EXERCISE BRIEF: The reply should hold nothing except the lines from the one with "taobao agent Microphone, revolver, props, cosplay" through the end of the entries, duplicated exactly and with no pictures.

DATA SUPPLIED:
◆ ◆ ◆ ◆ ◆

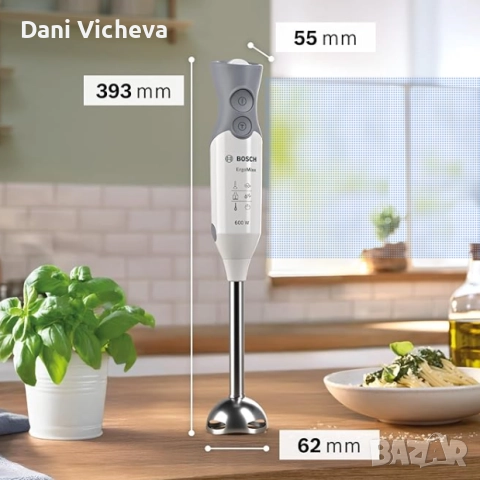 Блендер Bosch Serie 4 Ergomaster, снимка 6 - Блендери - 52728358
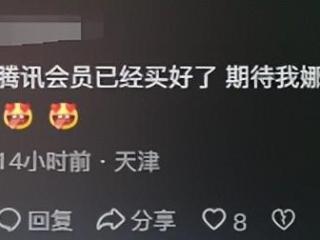 谢娜护照乌龙惹热议，豪华嘉宾名单成谜，刘德华真会来吗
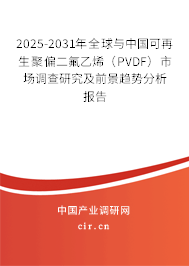 2025-2031年全球與中國(guó)可再生聚偏二氟乙烯(PVDF)市場(chǎng)調(diào)查研究及前景趨勢(shì)分析報(bào)告 2025-2031年全球與中國(guó)可再生聚偏二氟乙烯(PVDF)市場(chǎng)調(diào)查研究及前景趨勢(shì)分析報(bào)告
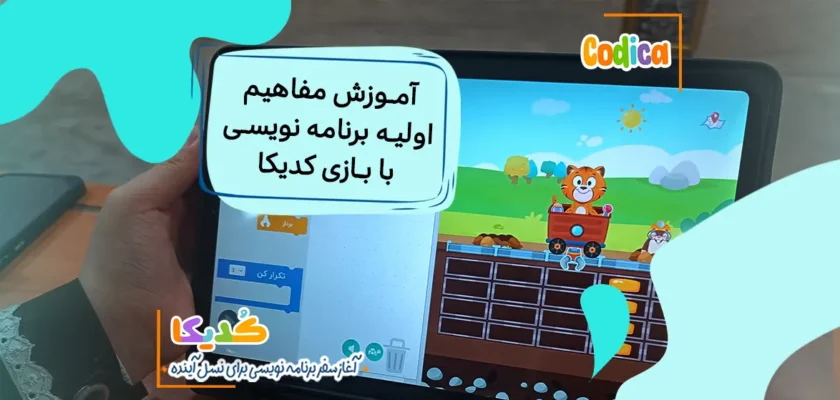 آموزش مفاهیم پایه برنامه نویسی با بازی کدیکا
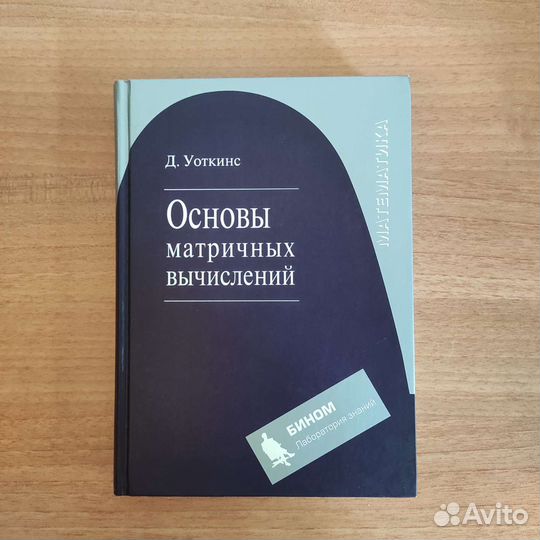Д.Уоткинс Основы матричных вычислений
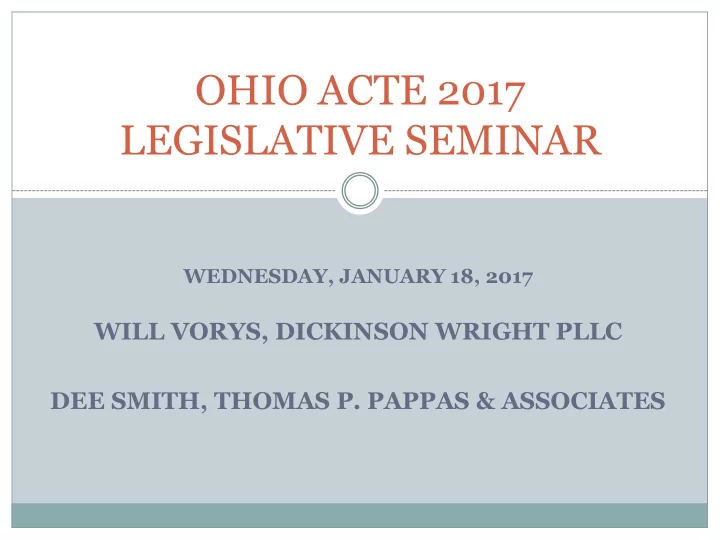 legislative seminar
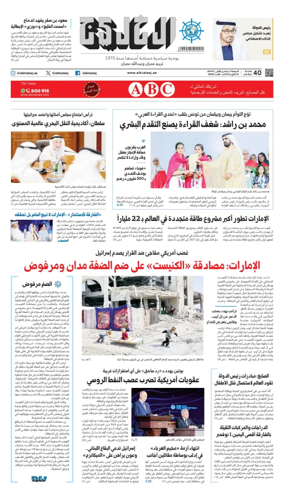 Cover of Al Khaleej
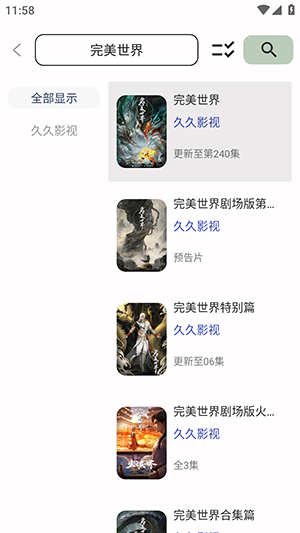 久久Box8.0手机版下载最新版-久久Box8.0官方APP下载安卓版v8.1.1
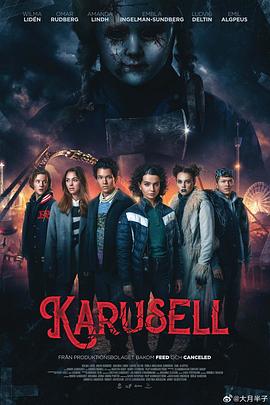 ʬ Karusell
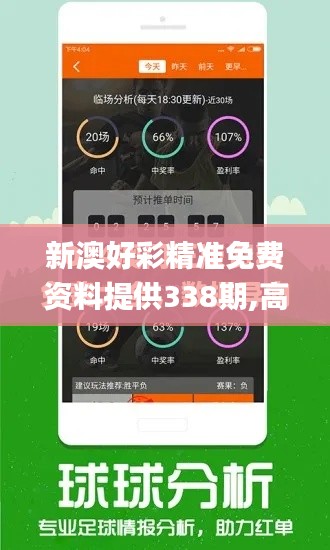 新澳好彩精準免費資料提供338期,高度協(xié)調(diào)策略執(zhí)行_Superior77.524-4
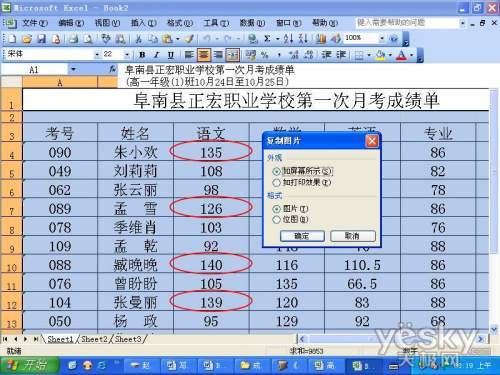 用有效性圈出Excel表格中的指定数据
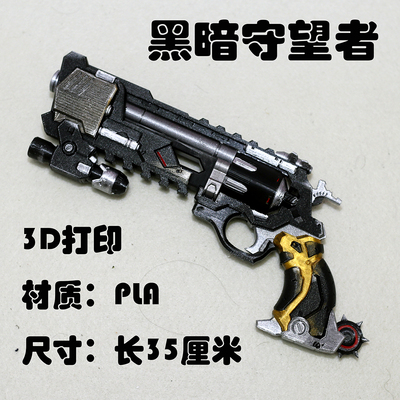taobao agent Microphone, revolver, props, cosplay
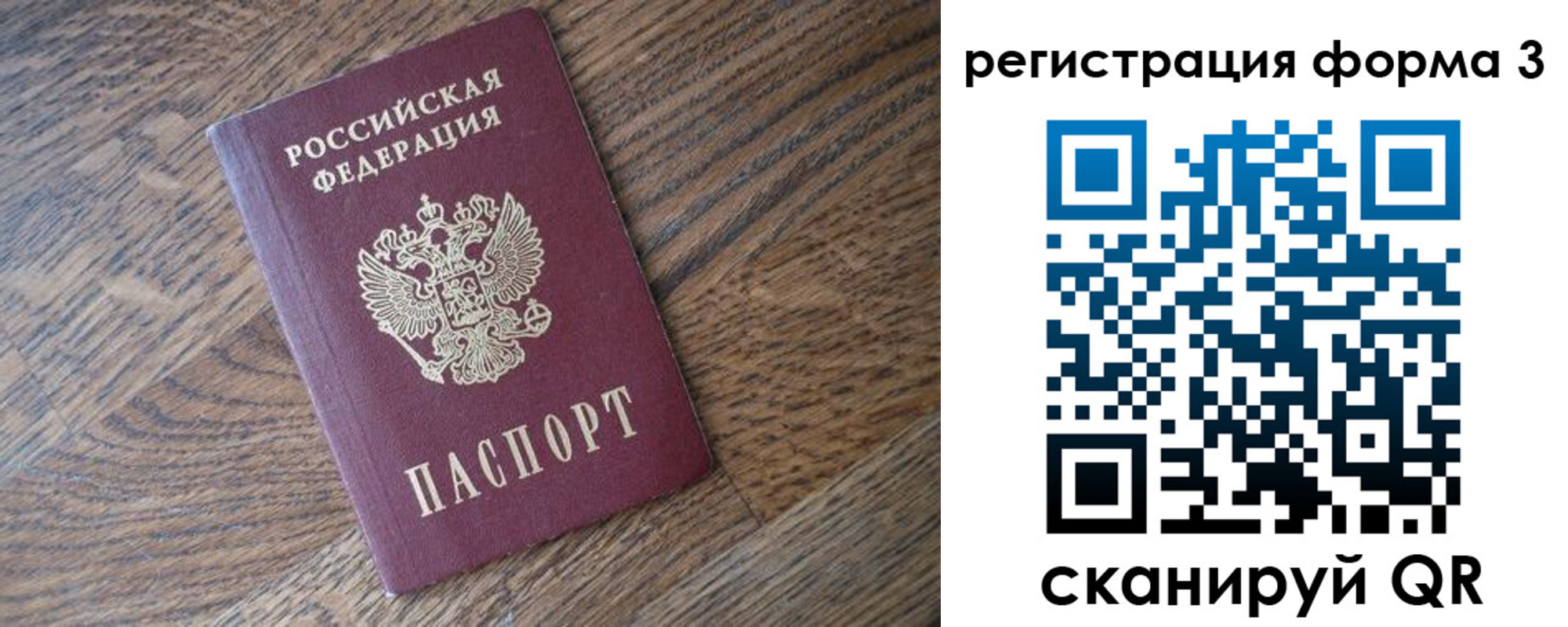 прописка законно в Шилке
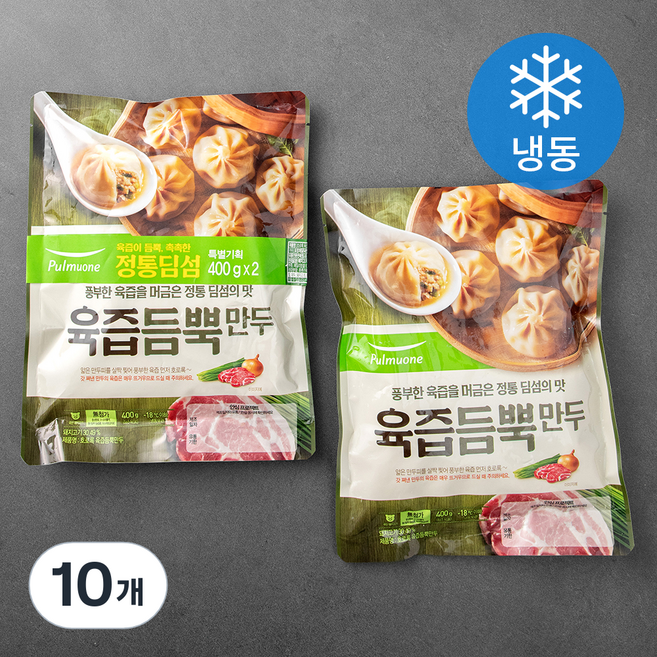 풀무원 생가득 육즙듬뿍만두 (냉동), 400g, 10개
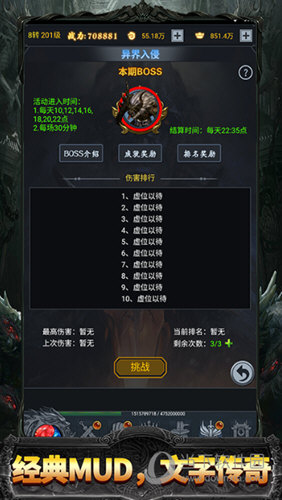 照片拼接安卓版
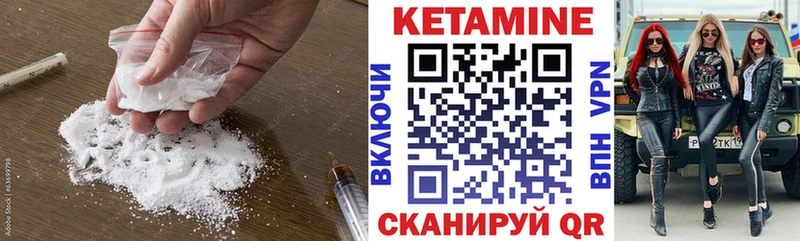 Кетамин ketamine  Щёкино 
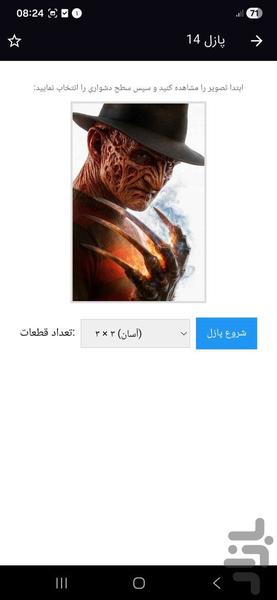 صداهای ترسناک - عکس برنامه موبایلی اندروید
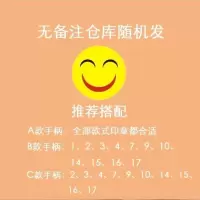 手帐印章透明硅胶复古图标印章 你的名字DIY相册卡片装饰日记素材 单独印章 5号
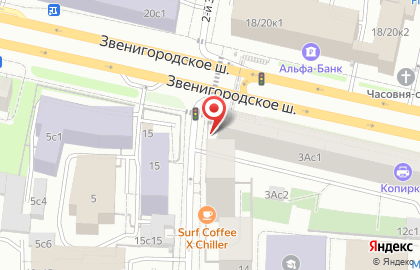 Киоск печатной продукции Краснопресненское агентство печати на Звенигородском шоссе на карте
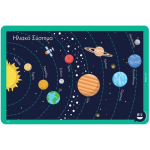 A To J Placemat - Solar System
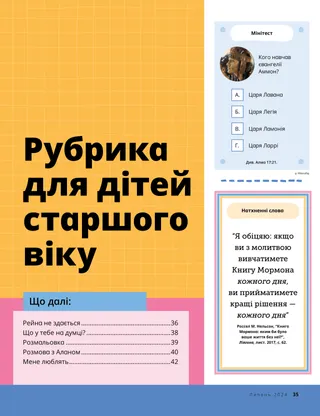 Історія у PDF-форматі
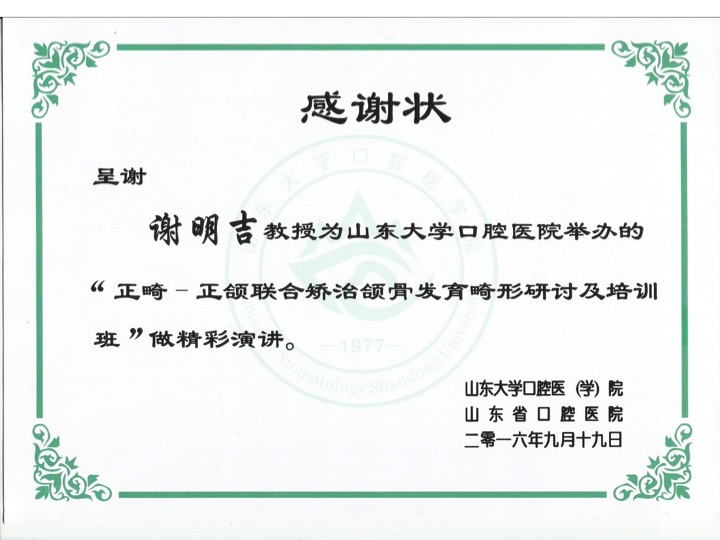 2016-09-19 山東大學口腔醫院正畸 - 正頜聯合矯治頜骨發育畸形學習班 相关照片 8
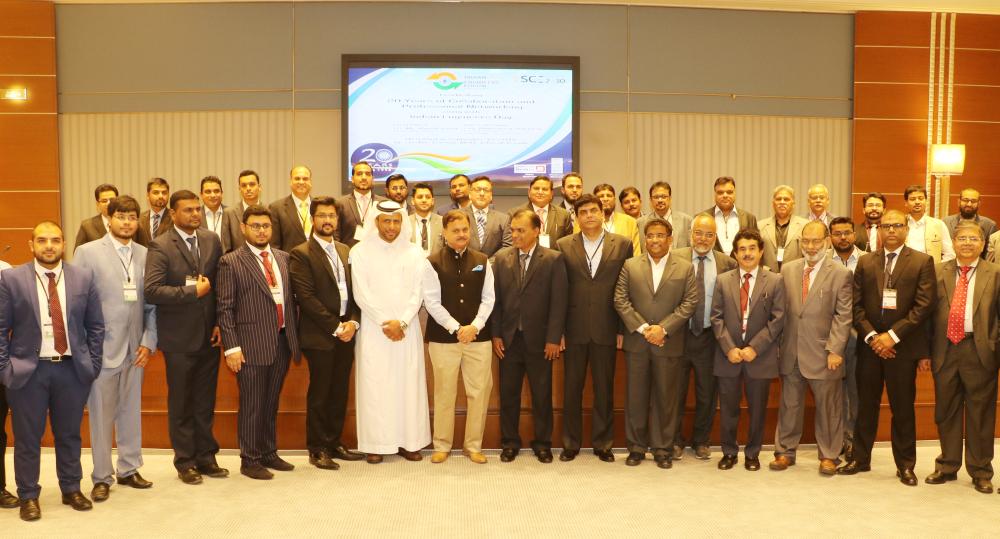 Ahmad Javed, Indian Ambassador to Saudi Arabia and Eng. Abdullatif Al Harkan, Secretary General (I) Saudi Council of Engineers with the IEF fraternity.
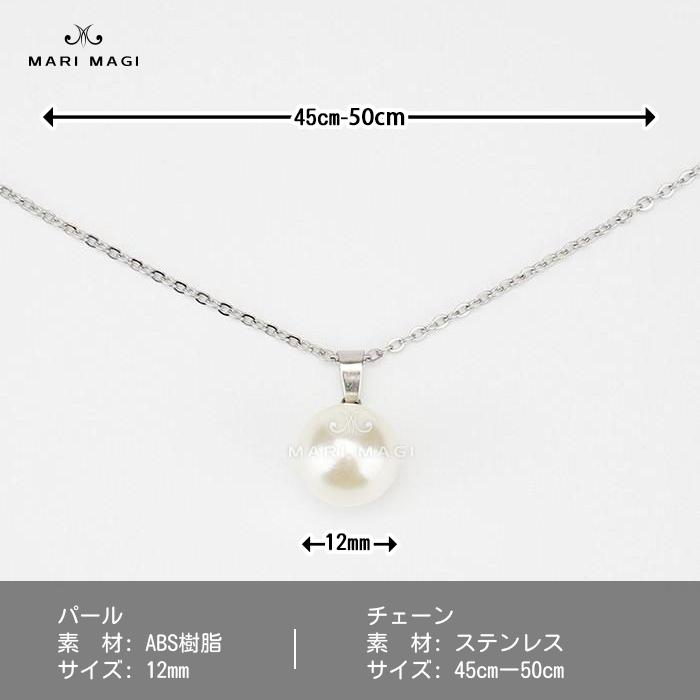 パールネックレス 一粒 12mm 冠婚葬祭 葬式 葬儀 喪服 結婚式 お呼ばれ 金属アレルギー対応 パール レディース ニッケルフリー ABS シンプル おしゃれ mari magi |  | 07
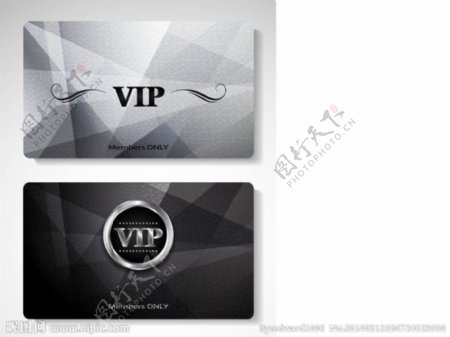 VIP卡名片卡片图片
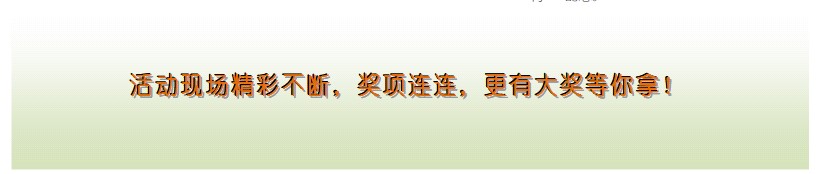 中国马篮球精英邀请赛 “圣聪杯” - 上海乐派特站  2011.04.23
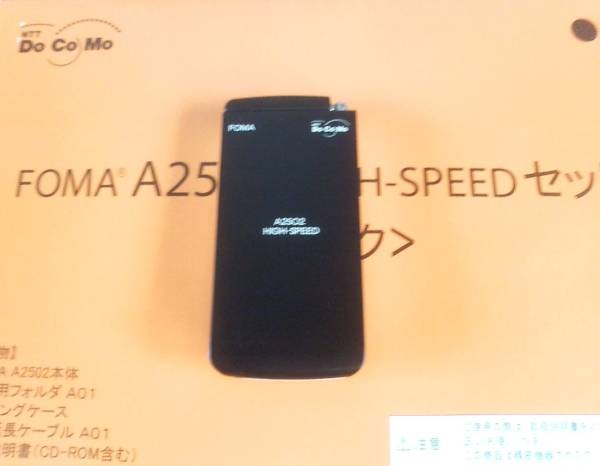 ■FOMA A2502 HIGH-SPEED　美品中古■_1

◆ ◆ ◆ ◆ ◆

THE COMPLETED TASK:
taobao agent Microphone, revolver, props, cosplay
 прописка законно в Шилке
 풀무원 생가득 육즙듬뿍만두 (냉동), 400g, 10개
 照片拼接安卓版
 Кетамин ketamine  Щёкино 
 صداهای ترسناک - عکس برنامه موبایلی اندروید
 手帐印章透明硅胶复古图标印章 你的名字DIY相册卡片装饰日记素材 单独印章 5号
 Киоск печатной продукции Краснопресненское агентство печати на Звенигородском шоссе на карте
 A To J Placemat - Solar System
 Історія у PDF-форматі
 2016-09-19 山東大學口腔醫院正畸 - 正頜聯合矯治頜骨發育畸形學習班 相关照片 8
 Ahmad Javed, Indian Ambassador to Saudi Arabia and Eng. Abdullatif Al Harkan, Secretary General (I) Saudi Council of Engineers with the IEF fraternity.
 パールネックレス 一粒 12mm 冠婚葬祭 葬式 葬儀 喪服 結婚式 お呼ばれ 金属アレルギー対応 パール レディース ニッケルフリー ABS シンプル おしゃれ mari magi |  | 07
 VIP卡名片卡片图片
 中国马篮球精英邀请赛 “圣聪杯” - 上海乐派特站  2011.04.23
 ■FOMA A2502 HIGH-SPEED　美品中古■_1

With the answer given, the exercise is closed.